- **PROMPT**
Count the lines below that carry the word "probability". Answer with that number alone.

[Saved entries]

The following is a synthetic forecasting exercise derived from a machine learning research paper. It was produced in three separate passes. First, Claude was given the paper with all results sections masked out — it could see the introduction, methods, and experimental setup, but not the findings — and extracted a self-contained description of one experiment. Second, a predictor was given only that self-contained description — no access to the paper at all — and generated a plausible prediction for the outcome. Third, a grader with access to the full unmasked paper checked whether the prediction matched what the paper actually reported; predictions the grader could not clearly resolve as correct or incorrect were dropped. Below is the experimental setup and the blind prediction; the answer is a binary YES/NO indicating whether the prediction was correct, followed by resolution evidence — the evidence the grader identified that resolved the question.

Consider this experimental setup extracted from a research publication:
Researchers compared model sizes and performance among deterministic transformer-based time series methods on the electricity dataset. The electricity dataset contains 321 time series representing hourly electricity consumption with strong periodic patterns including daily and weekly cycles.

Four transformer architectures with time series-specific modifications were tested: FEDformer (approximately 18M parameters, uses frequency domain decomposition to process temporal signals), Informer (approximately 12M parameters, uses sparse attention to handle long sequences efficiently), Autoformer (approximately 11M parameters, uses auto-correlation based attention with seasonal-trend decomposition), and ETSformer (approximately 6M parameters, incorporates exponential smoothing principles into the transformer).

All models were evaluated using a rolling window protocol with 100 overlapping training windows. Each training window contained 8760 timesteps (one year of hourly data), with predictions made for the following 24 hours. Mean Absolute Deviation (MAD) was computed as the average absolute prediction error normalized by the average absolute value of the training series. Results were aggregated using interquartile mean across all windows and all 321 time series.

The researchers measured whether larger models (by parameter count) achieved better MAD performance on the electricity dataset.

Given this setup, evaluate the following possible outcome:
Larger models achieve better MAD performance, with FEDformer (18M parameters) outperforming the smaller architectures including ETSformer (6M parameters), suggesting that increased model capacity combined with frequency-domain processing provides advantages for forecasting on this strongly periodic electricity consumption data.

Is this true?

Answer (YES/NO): NO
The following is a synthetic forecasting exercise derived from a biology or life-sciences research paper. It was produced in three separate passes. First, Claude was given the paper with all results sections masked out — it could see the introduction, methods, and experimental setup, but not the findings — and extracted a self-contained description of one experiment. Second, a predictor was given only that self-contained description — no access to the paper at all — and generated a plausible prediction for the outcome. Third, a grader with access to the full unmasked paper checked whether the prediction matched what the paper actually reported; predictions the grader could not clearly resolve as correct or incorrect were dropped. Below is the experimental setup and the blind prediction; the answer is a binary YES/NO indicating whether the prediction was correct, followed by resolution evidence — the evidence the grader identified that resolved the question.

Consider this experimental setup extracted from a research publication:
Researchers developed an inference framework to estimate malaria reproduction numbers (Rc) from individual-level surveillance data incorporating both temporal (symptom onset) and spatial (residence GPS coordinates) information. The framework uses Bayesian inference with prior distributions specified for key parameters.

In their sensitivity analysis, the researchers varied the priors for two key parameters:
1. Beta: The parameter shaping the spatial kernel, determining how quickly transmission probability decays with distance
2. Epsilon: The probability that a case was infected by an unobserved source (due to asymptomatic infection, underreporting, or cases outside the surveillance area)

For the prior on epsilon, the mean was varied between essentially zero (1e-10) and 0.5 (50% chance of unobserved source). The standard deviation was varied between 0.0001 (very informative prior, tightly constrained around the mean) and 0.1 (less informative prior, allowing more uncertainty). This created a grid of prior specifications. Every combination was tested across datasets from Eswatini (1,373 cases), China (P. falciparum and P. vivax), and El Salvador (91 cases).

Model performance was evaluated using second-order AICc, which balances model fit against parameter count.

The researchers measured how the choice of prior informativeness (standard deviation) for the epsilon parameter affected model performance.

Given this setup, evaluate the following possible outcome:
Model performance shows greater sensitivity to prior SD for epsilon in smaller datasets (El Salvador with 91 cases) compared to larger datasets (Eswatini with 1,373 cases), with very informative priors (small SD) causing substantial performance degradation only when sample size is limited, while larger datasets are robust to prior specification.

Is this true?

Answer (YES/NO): NO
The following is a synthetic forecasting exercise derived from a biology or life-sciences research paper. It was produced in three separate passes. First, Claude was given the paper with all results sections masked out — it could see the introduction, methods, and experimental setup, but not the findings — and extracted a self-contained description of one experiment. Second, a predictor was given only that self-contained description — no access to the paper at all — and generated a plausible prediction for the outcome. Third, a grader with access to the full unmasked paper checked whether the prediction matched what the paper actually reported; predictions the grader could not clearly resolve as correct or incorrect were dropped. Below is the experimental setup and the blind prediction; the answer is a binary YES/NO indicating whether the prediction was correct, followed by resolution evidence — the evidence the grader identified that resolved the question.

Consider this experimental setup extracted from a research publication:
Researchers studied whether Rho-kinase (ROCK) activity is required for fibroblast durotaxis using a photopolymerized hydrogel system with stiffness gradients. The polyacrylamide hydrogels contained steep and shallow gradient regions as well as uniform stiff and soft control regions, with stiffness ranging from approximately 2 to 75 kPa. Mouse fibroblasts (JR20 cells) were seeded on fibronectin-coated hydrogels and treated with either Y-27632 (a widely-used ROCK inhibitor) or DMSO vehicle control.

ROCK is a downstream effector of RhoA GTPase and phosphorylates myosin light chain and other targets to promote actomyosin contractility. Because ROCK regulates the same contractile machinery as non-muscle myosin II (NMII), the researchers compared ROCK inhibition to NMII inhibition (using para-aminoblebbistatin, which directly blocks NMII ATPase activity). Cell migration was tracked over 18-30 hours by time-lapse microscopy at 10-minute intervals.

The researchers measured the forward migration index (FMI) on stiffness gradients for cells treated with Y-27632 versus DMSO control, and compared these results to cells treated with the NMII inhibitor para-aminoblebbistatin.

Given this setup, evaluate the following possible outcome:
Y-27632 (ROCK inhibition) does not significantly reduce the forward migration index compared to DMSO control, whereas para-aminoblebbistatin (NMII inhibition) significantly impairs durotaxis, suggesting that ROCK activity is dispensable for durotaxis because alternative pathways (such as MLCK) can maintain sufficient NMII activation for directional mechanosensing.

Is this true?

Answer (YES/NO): YES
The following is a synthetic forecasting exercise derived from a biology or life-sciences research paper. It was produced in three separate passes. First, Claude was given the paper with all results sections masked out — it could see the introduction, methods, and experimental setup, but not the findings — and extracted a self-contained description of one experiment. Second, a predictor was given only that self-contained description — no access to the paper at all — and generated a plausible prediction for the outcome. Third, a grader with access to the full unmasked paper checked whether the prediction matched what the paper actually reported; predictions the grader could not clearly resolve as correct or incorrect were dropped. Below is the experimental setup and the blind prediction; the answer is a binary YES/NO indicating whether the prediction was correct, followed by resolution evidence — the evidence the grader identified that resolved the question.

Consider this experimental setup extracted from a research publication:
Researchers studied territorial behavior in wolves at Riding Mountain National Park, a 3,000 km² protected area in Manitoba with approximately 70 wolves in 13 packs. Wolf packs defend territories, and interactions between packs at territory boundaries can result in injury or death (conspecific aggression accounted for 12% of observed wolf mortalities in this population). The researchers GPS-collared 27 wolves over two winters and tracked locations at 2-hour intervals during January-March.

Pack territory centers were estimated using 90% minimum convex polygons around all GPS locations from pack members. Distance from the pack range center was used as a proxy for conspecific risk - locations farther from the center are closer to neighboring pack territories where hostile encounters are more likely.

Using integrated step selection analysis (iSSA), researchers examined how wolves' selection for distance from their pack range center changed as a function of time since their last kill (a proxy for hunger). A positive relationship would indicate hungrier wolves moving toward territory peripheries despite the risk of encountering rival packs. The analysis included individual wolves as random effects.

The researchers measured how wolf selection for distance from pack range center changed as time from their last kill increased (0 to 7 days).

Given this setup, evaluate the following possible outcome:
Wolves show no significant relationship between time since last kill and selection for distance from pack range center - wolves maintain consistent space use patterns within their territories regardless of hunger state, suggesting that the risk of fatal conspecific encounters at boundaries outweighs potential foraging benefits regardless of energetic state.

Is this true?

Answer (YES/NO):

- **WORKED SOLUTION**
2